PMTiles – Bringing Diversity To Basemaps
In this episode, the discussion is about how to make base maps that are more flexible and problem specific. Currently, the base maps that are commonly used are commercial, one size fit all solutions that may not be a great fit for specific use cases. Protomaps is a project that makes it possible to build a single planet-scale tiled map, which does not need a server to put on the web. It can simply be hosted on cheaper options such as the Amazon S3 object storage.
About The Guest
Brandon Liu is the founder and creator of Protomaps. He came from a computer science background, and first encountered geospatial when making a biking app for his city. Since then, he learned about OSM, web mapping, and GIS. While working as a developer he recognized the gap between the data that we are accustomed to with Google or Apple maps and what an individual developer can accomplish. This led to the birth of Protomaps, a project that seeks to make it possible for more people to make custom base maps that best serves their needs.
What Is The Difference Between A Server System And Serverless System?
A server is a computer or program that manages the access of other computers (clients) to a centralized resource in a network. In the geospatial context, this could be a GeoServer which can be used to share GeoJSON files.
On the other hand, a serverless system uses a cloud-native development model that allows developers to run their applications without getting into the complexities of running servers. This simplifies the process for organizations that need to serve geospatial data, especially since most of them are not software companies, but could span from local government agencies to non-profit organizations.
The Scarcity of Basemaps
Traditionally, being able to create and also deploy a global base map has been the capability of very few multi-billion companies such as Google, Apple, Microsoft, and Facebook. Typically, base maps are only accessible to such a small group of organizations. Consequently, what a developer can do with base maps is limited by the data that is available from a map API such as Google. The lack of flexibility in using external APIs as well as the pricing (which may be unfavorable for some users) makes base maps scarce when seeking a problem-specific solution. The long-term goal for Protomaps is to enable people to combine their imagination with any data that is available to them whether that is from OpenStreetMap, open data from a Government portal, or their own data to build global scale tiled maps from that.
What Are PMTiles?
PMTiles is Protomaps’ tile format. It provides a way to create and host a tiled map without the complexity of servers. Developers can simply drop the tiled map in a storage bucket such as S3 and users can access, zoom, and pan around the map – all on a single S3 file.
As opposed to an X, Y, Z tiling system that could mean having hundreds of millions of individual tiles at higher zoom levels with slower uploads, PMTiles is a single file that contains all the data, which can be accessed dynamically through HTTP range requests.
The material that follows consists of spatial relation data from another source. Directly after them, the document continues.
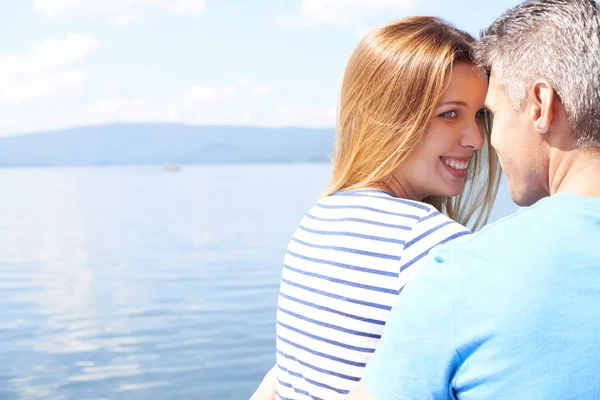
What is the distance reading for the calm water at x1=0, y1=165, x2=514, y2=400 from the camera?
19.8ft

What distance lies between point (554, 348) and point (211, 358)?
5.70m

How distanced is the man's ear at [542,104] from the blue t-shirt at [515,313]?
142mm

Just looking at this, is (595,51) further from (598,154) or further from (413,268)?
(413,268)

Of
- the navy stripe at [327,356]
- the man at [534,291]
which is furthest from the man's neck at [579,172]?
the navy stripe at [327,356]

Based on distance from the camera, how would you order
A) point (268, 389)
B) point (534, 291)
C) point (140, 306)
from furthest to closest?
point (140, 306) → point (268, 389) → point (534, 291)

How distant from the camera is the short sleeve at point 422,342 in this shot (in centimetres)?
97

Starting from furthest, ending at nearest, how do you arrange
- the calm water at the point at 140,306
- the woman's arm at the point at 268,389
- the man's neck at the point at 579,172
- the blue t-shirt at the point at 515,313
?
the calm water at the point at 140,306, the woman's arm at the point at 268,389, the man's neck at the point at 579,172, the blue t-shirt at the point at 515,313

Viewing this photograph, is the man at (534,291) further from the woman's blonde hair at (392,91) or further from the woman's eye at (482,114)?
the woman's eye at (482,114)

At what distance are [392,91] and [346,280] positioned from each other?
0.43m

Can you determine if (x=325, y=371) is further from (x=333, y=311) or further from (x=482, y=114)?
(x=482, y=114)

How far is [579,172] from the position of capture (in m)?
1.08

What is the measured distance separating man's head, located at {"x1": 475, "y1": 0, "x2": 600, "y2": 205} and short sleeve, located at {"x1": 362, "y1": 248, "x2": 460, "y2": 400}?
25 cm

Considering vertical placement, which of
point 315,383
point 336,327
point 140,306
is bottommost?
point 140,306

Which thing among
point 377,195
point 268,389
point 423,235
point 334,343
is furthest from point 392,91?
point 268,389
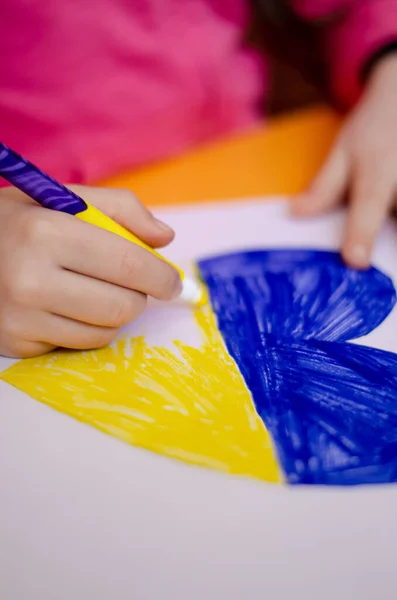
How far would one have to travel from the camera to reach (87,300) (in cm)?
36

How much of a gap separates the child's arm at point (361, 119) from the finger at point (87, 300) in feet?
0.68

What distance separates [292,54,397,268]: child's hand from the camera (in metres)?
0.48

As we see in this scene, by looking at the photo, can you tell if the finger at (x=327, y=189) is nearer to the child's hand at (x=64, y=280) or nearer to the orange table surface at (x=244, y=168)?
the orange table surface at (x=244, y=168)

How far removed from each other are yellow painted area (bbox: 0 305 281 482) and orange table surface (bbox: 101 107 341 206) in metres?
0.22

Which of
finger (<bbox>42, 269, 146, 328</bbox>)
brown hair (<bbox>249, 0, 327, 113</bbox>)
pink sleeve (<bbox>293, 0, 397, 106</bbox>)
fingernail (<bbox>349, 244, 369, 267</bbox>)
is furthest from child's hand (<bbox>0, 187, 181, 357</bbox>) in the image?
brown hair (<bbox>249, 0, 327, 113</bbox>)

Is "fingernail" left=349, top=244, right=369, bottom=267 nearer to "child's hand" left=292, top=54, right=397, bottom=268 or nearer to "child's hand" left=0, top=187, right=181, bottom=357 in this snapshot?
"child's hand" left=292, top=54, right=397, bottom=268

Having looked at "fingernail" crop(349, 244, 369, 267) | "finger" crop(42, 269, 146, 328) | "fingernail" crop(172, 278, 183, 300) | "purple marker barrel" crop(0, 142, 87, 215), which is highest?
"fingernail" crop(349, 244, 369, 267)

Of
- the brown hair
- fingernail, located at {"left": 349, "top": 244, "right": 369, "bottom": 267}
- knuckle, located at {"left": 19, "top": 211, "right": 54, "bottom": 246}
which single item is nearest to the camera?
knuckle, located at {"left": 19, "top": 211, "right": 54, "bottom": 246}

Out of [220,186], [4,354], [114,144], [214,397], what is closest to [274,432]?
[214,397]

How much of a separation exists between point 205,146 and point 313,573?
1.73 ft

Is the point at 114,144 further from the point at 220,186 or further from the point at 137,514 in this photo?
the point at 137,514

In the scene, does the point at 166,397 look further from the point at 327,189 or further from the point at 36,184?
the point at 327,189

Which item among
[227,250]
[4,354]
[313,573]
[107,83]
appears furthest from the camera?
[107,83]

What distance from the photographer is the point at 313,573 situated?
0.25m
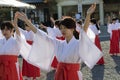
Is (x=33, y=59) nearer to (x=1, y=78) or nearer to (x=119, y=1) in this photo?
(x=1, y=78)

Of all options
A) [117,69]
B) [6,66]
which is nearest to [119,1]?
[117,69]

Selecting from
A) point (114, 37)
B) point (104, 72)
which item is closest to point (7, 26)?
point (104, 72)

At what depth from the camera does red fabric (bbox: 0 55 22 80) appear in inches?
223

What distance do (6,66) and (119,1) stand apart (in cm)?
2732

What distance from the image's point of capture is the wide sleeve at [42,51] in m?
4.69

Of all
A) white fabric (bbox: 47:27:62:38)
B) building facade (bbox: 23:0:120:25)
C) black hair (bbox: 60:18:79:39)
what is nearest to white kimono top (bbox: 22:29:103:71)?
black hair (bbox: 60:18:79:39)

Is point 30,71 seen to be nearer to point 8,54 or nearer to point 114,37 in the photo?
point 8,54

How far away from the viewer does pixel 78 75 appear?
15.0 ft

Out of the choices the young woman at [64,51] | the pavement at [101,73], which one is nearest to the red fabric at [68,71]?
the young woman at [64,51]

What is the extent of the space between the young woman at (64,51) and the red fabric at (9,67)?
3.25 ft

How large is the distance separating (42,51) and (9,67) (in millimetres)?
1153

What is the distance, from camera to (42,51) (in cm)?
475

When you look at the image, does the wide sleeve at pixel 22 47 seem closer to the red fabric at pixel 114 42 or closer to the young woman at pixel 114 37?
the young woman at pixel 114 37

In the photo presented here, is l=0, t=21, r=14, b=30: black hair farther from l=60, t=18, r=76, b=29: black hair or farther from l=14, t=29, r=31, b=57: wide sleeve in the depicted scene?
l=60, t=18, r=76, b=29: black hair
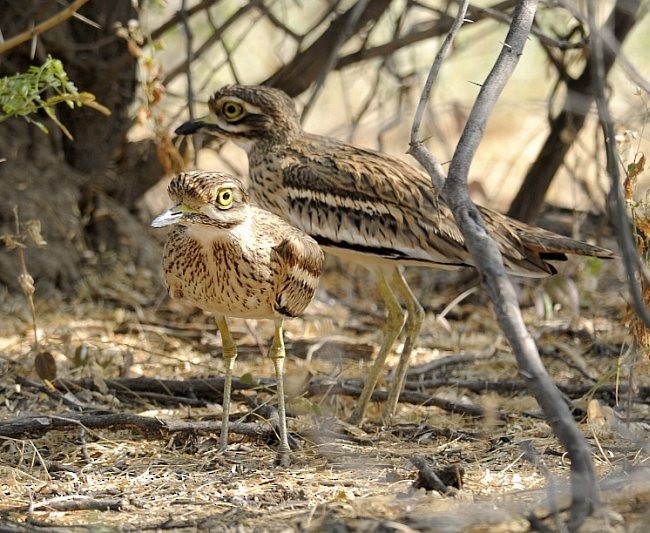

What Is The Difference Between PMTiles And MBTiles?
There are many similarities between the concept of MBTiles and PMTiles. However, the main difference is that MBTiles is an approach built on SQLite database and also requires a server. Using MBTiles involves renting a server such as a Linux server and running a program that translates MBTiles requests into an HTTP request. On the other hand, PMTiles is an adaptation of the same overall concept but without the use of servers.
CDN (Content Delivery Network)
CDN helps to solve potential performance issues related to posting PMTiles on a storage system like S3, especially when many users are trying to access the map at one time. If there is a huge spike of traffic to your website, a CDN can scale the handling of public traffic without the need to rent more servers for that spike. Using a CDN also makes the user experience more efficient since it pulls data requested by the user from the closest geographical node.
How to Create PMTiles
PMTiles can be created using a tool called Tippecanoe, which was originally developed by Mapbox. Tippecanoe can convert GeoJSON datasets into PMTiles. If you have data in formats other than GeoJSON, the first step would be to convert it to GeoJSON before using Tippecanoe to create PMTiles. It is also possible to combine two or more PMTiles into a single PMTile using the Tile-join tool in Tippecanoe.
How Will A Future With PMTiles Look Like?
A future with PMTiles could mean a lot more diversity of the cartography done on the web. Having the capability to serve any kind of geospatial data instead of relying on a few SAS API providers could provide an environment that promotes creativity. As an example, the creation of a watercolor map by a company called Stamen showed the possibility of doing very creative cartography with OpenStreetMap data. And we could have more kinds of these creative projects.
How PMTiles Is Serving the Underserved
Today, most base maps are created for a commercial audience. Companies that make base maps offer a one-size-fits-all solution to serve a larger section of the audience. For instance, since most people drive cars, the commercial priority for many base map publishers is to make sure the map shows information that is relevant to car drivers. For specific use cases such as a developer trying to make an application that is not for car drivers, they are largely limited by the unavailability of the base maps that fits their purpose.
Thankfully, with the development of PMTiles, it is becoming possible to create more kinds of maps with different value systems. This is a relief for audiences such as nonprofits, journalists, and the public sector who are often underserved by external map APIs that come with vendor restrictions or unfavorable price points.